● **ЧТО СДЕЛАТЬ**:
Процитируйте из отрывка о России и Европе кусок, начиная со слов «И опять-таки замечу, что» и до слов «в отношении Европы.» включительно.

● **ВЫБРАННЫЙ ОТРЫВОК**:
Но опять-таки Россию эта инициативность нимало не тревожила. Очевидно, что, например, гиперозабоченность Польши Россией встречала слабую заинтересованность России Польшей. Едва ли нашлось в Москве 19-20 человек, знавших на волне апрельской активности «Солидарности» о «Круглом столе» в Варшаве. Чуть не пара-тройка заметок в московских вечерних газетах отметила «бархатный развод» 1 января 1993 года Чехии и Словакии. Советское население в массе своей полностью пропустило бурные события европейских революций 1989 г. Они никому не виделись вехой, коль скоро самое существенное для мира, как тогда представлялось, происходит в СССР. Россия обратила внимание на Восточную Европу только с расширением НАТО на Восток.

И опять-таки замечу, что Россия смотрела на всю Европу в большей степени как на торгового партнера — никак не идеолога и никак не политическую Мекку. Так, например, на редкость содержательные идейно-политические споры «новой Европы», новации западной демократической теории для России были совершенно маргинальными.

Но это способствовало возникновению современной ситуации, когда Европа проявляет автоматизм в отношении России, а Россия — в отношении Европы.

● **ДАННЫЕ ДЛЯ РАБОТЫ**:
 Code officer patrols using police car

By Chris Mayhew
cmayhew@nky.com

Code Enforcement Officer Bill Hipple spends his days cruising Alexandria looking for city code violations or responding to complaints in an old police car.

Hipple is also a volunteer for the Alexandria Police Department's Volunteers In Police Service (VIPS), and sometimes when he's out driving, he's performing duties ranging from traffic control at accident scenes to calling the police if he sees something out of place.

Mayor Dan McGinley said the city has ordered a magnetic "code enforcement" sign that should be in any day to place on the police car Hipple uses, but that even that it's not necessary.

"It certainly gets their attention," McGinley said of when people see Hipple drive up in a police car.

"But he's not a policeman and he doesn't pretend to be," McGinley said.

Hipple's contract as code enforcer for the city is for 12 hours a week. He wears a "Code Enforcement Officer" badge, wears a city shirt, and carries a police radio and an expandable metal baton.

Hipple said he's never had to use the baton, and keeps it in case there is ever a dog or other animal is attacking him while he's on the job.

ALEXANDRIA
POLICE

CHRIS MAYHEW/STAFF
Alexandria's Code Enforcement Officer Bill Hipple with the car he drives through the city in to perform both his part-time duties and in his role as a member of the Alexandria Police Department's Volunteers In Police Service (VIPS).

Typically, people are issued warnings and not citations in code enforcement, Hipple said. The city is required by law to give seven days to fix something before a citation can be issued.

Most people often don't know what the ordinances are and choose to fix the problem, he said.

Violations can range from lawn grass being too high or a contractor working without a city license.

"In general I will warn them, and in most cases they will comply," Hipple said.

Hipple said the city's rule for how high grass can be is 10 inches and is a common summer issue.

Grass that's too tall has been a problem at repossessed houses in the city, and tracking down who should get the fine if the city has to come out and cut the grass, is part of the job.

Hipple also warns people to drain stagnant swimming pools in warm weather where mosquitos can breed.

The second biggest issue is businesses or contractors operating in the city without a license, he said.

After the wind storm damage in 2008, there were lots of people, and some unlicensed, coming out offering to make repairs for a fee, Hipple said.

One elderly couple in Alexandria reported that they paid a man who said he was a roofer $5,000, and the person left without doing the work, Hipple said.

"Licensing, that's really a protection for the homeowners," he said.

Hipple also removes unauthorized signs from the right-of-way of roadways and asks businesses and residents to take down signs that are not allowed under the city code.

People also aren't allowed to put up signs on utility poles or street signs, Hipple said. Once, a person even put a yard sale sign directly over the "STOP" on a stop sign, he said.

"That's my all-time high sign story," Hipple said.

● **ВАШ ОТВЕТ**:
И опять-таки замечу, что Россия смотрела на всю Европу в большей степени как на торгового партнера — никак не идеолога и никак не политическую Мекку. Так, например, на редкость содержательные идейно-политические споры «новой Европы», новации западной демократической теории для России были совершенно маргинальными.

Но это способствовало возникновению современной ситуации, когда Европа проявляет автоматизм в отношении России, а Россия — в отношении Европы.